Requirements:
Turn the lines of the data below into a JSON list of strings, one string per line, starting at the line that contains "Reviewing this picture, judging" and ending at the last line of the data. Include both of those lines and leave out any blank lines.

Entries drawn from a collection
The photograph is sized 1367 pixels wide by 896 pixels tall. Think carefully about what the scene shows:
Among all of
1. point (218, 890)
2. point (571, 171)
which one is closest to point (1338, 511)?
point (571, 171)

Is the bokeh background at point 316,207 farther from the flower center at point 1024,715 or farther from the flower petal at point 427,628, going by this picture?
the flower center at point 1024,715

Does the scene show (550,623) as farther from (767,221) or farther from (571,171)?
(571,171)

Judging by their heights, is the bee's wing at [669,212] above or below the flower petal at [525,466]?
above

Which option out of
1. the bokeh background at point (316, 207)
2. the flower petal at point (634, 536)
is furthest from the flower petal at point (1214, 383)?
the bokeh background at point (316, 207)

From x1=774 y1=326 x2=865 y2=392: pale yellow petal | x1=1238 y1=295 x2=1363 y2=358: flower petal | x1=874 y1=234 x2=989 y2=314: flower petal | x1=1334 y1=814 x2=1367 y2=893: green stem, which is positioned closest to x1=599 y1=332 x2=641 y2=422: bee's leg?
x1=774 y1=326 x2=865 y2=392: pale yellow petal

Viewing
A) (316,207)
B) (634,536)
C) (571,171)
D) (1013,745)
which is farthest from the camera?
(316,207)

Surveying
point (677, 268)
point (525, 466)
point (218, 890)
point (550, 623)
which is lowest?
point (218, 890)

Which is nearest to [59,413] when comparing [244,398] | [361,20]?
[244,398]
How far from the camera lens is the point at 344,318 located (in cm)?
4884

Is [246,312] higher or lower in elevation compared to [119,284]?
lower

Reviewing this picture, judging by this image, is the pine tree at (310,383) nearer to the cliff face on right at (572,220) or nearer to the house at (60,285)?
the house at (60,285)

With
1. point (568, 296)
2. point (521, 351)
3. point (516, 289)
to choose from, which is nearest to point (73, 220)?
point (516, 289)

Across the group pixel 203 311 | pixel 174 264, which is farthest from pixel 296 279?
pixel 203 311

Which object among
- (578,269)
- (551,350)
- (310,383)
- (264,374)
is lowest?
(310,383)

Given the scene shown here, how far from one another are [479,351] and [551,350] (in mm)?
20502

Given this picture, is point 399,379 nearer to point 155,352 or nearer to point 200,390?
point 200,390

Solution:
[
  "Reviewing this picture, judging by this image, is the pine tree at (310,383) nearer to the cliff face on right at (572,220) or nearer to the house at (60,285)?",
  "the house at (60,285)",
  "With",
  "1. point (568, 296)",
  "2. point (521, 351)",
  "3. point (516, 289)",
  "to choose from, which is nearest to point (73, 220)?",
  "point (516, 289)",
  "Across the group pixel 203 311 | pixel 174 264, which is farthest from pixel 296 279?",
  "pixel 203 311",
  "Which object among",
  "- (578,269)",
  "- (551,350)",
  "- (310,383)",
  "- (264,374)",
  "is lowest?",
  "(310,383)",
  "Given the scene shown here, how far from one another are [479,351] and [551,350] (in mm)?",
  "20502",
  "Given this picture, is point 399,379 nearer to point 155,352 or nearer to point 200,390?",
  "point 200,390"
]